### Supplied passage

--------------------------------------------------

It wasn't the writing that gripped me as much as the fact that my grandparents were in China during the turmoil that was taking place. In fact, my father spent the first 7 years of his life there and, although he born in Massachusetts on furlough (much to his disappointment), his sisters and brothers (some of whom died in infancy) were all born there.
I recall my father once saying that one of his first memories was being frightened of men in uniforms. They were no doubt soldiers, but it's difficult to know for which of the many sides they were fighting. In addition to the Bolsheviks, Communists, and Nationalists, there were numbers of warlords fighting for control of the various provinces. In fact, there were so many groups and individuals from different countries (Japan and Russia, in particular, as well as China) involved that I had to refer to the lists of characters in the novel, some of them real personages, time and time again.

--------------------------------------------------

### Problem set
1 – Answer these questions from the passage about the family's time in China.
(a) For how many years of his early life did the writer's father live in China?
(b) In which state was the father born?
(c) Besides China, which two countries does the passage single out as involved in the fighting?
2 – Reproduce the passage about the family's time in China between "I recall my" and "and time again.", inclusive, with no changes.
3 – Carry on the passage about the family's time in China from its last sentence, keeping the same voice.

--------------------------------------------------

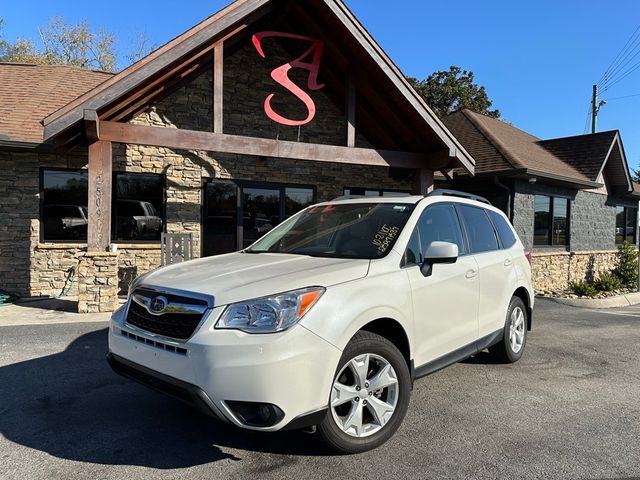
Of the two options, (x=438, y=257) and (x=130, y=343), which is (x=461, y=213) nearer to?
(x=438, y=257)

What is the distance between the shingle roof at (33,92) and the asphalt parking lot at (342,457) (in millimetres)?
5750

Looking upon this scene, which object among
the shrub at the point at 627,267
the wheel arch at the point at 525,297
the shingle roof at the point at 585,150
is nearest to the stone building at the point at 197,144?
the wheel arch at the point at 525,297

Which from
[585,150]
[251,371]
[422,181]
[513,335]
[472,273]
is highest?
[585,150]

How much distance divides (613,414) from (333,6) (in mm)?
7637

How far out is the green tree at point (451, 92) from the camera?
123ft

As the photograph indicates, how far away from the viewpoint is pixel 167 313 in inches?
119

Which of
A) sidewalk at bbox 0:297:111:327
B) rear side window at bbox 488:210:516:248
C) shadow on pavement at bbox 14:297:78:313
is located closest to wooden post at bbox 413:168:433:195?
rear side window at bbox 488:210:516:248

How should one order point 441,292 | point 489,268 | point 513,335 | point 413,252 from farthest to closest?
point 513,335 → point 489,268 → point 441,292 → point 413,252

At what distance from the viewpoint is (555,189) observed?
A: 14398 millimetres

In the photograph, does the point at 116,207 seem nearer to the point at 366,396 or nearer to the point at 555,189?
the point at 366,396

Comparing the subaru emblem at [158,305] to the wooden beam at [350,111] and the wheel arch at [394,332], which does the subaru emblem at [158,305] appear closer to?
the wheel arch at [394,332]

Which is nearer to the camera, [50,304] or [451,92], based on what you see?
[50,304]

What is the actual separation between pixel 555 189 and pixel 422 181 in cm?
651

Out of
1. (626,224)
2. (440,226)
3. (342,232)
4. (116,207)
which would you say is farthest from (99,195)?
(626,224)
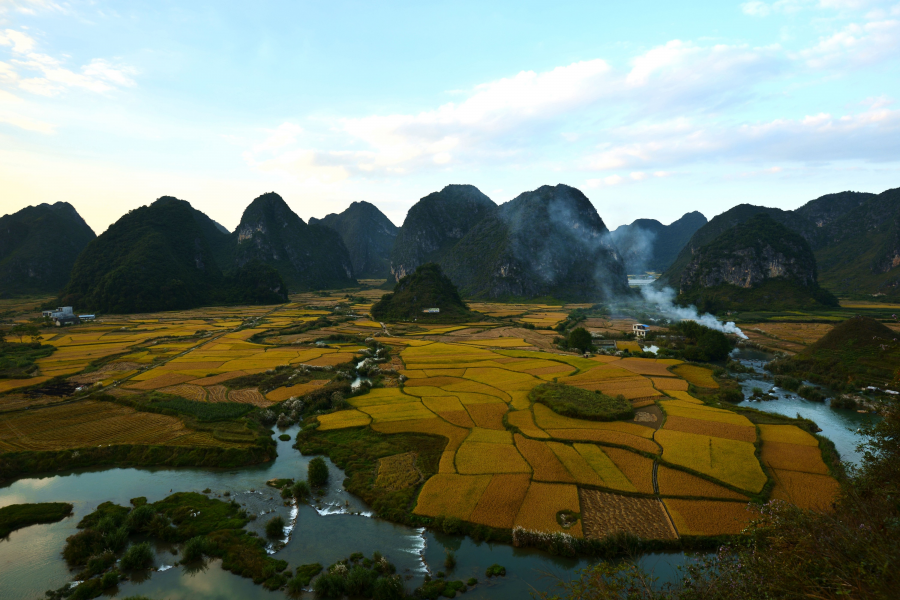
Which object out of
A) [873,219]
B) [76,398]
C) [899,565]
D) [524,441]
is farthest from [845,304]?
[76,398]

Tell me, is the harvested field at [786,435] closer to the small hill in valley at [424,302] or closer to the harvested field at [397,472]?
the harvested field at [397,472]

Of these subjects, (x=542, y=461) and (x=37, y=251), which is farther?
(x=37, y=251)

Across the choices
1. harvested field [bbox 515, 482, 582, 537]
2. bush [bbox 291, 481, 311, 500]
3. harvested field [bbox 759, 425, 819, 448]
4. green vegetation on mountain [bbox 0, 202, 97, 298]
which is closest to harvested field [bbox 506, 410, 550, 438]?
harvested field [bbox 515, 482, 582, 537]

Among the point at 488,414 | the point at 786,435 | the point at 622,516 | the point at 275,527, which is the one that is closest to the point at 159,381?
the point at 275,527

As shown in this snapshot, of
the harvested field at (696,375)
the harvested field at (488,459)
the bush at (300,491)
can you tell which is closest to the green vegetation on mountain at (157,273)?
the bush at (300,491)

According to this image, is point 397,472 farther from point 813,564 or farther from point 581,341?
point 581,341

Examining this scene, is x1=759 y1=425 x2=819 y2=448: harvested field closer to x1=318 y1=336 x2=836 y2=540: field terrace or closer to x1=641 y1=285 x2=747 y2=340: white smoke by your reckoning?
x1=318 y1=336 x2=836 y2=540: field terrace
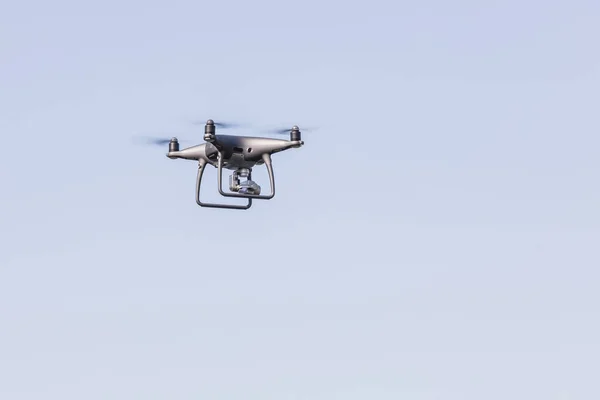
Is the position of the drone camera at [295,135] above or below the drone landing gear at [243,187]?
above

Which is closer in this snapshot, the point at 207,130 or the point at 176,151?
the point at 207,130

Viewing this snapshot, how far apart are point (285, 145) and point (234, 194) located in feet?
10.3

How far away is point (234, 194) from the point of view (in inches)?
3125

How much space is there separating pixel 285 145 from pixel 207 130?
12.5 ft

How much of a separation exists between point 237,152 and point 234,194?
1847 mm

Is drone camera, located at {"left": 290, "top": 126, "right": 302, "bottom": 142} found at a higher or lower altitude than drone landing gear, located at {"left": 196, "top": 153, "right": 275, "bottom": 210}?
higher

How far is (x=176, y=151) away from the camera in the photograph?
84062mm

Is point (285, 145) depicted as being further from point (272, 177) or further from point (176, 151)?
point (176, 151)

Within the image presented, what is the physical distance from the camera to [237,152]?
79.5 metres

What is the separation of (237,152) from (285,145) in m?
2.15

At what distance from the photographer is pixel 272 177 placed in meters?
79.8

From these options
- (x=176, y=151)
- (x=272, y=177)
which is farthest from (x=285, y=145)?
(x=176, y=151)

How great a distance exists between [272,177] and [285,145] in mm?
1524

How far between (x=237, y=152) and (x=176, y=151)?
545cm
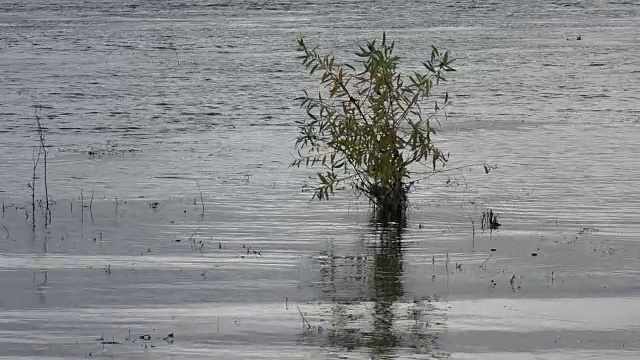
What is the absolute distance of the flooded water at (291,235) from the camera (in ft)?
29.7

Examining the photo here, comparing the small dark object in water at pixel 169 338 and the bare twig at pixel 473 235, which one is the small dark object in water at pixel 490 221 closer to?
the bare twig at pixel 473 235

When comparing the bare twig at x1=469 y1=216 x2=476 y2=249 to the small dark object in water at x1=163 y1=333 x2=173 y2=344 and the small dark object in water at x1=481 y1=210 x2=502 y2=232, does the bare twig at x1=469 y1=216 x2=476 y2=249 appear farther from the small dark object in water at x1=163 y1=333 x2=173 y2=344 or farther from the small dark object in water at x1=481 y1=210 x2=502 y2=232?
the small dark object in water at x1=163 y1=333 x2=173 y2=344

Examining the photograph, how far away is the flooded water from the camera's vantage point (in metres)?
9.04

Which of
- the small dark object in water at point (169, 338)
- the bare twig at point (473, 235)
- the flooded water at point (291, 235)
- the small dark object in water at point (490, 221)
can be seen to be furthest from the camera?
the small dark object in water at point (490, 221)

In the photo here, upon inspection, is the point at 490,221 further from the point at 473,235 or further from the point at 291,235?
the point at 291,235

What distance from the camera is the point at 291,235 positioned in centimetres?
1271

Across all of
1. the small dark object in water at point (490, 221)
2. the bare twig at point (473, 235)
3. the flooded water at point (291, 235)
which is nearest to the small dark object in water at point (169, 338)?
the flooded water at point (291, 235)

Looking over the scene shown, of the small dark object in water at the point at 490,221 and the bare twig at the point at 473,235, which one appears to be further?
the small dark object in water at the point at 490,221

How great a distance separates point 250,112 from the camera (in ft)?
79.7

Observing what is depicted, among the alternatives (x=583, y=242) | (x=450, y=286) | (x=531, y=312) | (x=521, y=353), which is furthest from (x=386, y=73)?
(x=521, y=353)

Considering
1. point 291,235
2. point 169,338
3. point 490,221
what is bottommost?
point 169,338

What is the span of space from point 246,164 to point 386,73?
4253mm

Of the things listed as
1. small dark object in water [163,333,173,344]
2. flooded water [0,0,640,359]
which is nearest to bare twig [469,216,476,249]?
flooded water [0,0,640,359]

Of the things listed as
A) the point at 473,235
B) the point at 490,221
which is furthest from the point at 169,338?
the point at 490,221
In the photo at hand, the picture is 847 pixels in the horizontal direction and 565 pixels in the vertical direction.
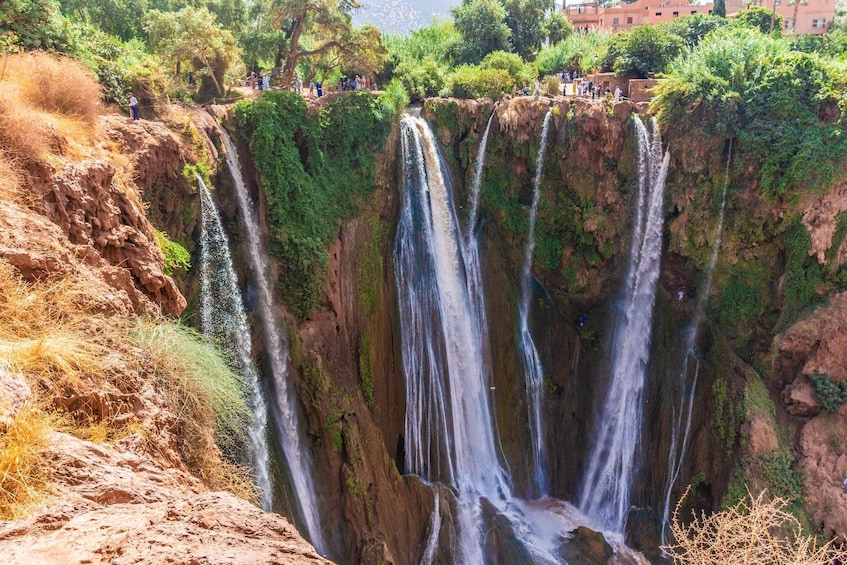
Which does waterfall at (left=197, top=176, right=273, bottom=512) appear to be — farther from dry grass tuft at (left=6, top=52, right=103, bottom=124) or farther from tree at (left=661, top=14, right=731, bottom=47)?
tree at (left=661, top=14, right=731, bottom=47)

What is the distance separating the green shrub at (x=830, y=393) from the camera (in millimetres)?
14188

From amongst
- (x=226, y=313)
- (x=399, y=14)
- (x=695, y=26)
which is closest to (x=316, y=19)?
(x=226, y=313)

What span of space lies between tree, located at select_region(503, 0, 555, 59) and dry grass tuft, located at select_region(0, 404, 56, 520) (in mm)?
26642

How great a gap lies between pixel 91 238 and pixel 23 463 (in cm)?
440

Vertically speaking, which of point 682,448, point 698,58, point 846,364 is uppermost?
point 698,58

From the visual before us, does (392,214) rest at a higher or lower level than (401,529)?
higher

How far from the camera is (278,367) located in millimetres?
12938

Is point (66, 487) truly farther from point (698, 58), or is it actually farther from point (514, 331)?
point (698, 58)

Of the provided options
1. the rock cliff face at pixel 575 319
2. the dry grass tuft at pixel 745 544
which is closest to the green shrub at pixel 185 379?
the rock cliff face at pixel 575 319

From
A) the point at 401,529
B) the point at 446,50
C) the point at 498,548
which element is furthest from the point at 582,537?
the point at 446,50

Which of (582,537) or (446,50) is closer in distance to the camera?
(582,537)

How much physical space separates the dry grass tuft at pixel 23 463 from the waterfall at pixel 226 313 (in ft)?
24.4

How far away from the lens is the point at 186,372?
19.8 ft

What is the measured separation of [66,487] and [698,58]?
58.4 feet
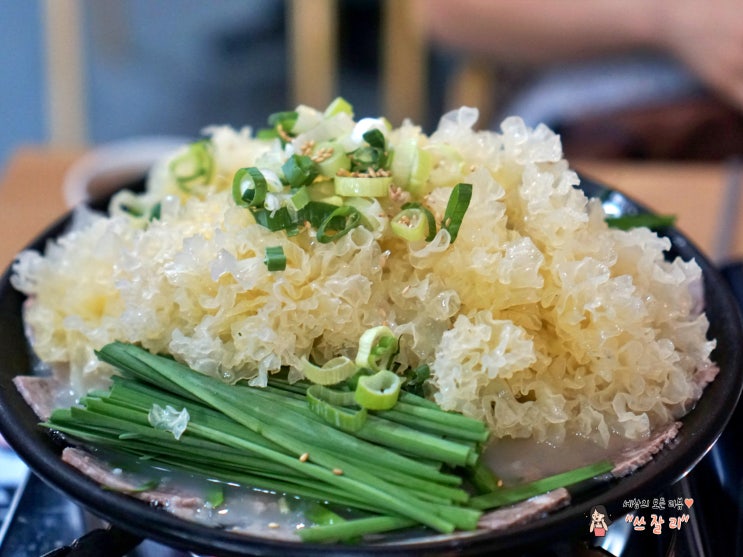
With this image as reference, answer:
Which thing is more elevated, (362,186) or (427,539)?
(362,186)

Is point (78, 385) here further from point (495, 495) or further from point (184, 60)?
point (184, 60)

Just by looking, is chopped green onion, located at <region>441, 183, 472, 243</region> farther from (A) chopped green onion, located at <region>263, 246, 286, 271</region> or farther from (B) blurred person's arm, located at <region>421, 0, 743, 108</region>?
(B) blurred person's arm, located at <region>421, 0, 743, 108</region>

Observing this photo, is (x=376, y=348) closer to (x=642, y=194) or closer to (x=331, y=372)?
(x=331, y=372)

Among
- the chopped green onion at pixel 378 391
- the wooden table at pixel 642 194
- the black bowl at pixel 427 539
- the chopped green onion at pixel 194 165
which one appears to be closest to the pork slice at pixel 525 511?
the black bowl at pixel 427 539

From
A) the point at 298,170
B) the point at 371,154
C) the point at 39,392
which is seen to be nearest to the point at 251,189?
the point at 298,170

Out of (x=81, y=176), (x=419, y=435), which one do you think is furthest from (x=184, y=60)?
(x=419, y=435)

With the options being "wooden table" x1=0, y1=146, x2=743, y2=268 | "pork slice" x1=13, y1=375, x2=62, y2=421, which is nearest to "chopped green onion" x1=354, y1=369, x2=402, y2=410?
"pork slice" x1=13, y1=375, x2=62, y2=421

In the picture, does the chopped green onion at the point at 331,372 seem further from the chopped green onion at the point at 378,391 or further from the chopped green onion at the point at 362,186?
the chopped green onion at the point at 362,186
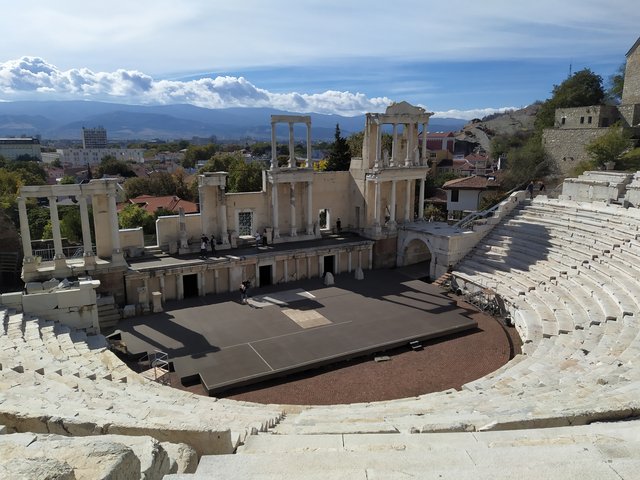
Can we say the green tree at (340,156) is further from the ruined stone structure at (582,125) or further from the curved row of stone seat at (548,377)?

--------------------------------------------------

### Activity answers
1 –
(a) The first 7 years of his life.
(b) Massachusetts.
(c) Japan and Russia.

2 –
I recall my father once saying that one of his first memories was being frightened of men in uniforms. They were no doubt soldiers, but it's difficult to know for which of the many sides they were fighting. In addition to the Bolsheviks, Communists, and Nationalists, there were numbers of warlords fighting for control of the various provinces. In fact, there were so many groups and individuals from different countries (Japan and Russia, in particular, as well as China) involved that I had to refer to the lists of characters in the novel, some of them real personages, time and time again.

3 –
I also poured over the maps in the front of the novel, becoming more familiar with locations that had previously only been vague locations somewhere in Eastern China. Naturally, I was most interested in knowing more about Huchow, which is where my grandparents operated their mission hospital, although I was somewhat unclear of the exact location because of the similarity of names in Chinese. On one map in the book is a city called Foochow, on the coast but somewhat south of Shianghai and on the southern edge of Chekiang, the province where they lived. I've also found a reference to a Fuchow, and it's not clear if that's the same place. To add to the confusion, Fuchow is now known as Fuchaus, Foocxow, or, in one dialect, Hokchiu. Are these the names of different cities or all the same, and which one is where my grandparents lived?
At any rate, the atrocities depicted in the novel are sickening. One can only wonder how much dramatic license the author took, particularly the random decapitations and the scene where dissidents were being thrown live into a furnace. Also, how much were my grandparents aware of the warring and killing that was taking place during that decade?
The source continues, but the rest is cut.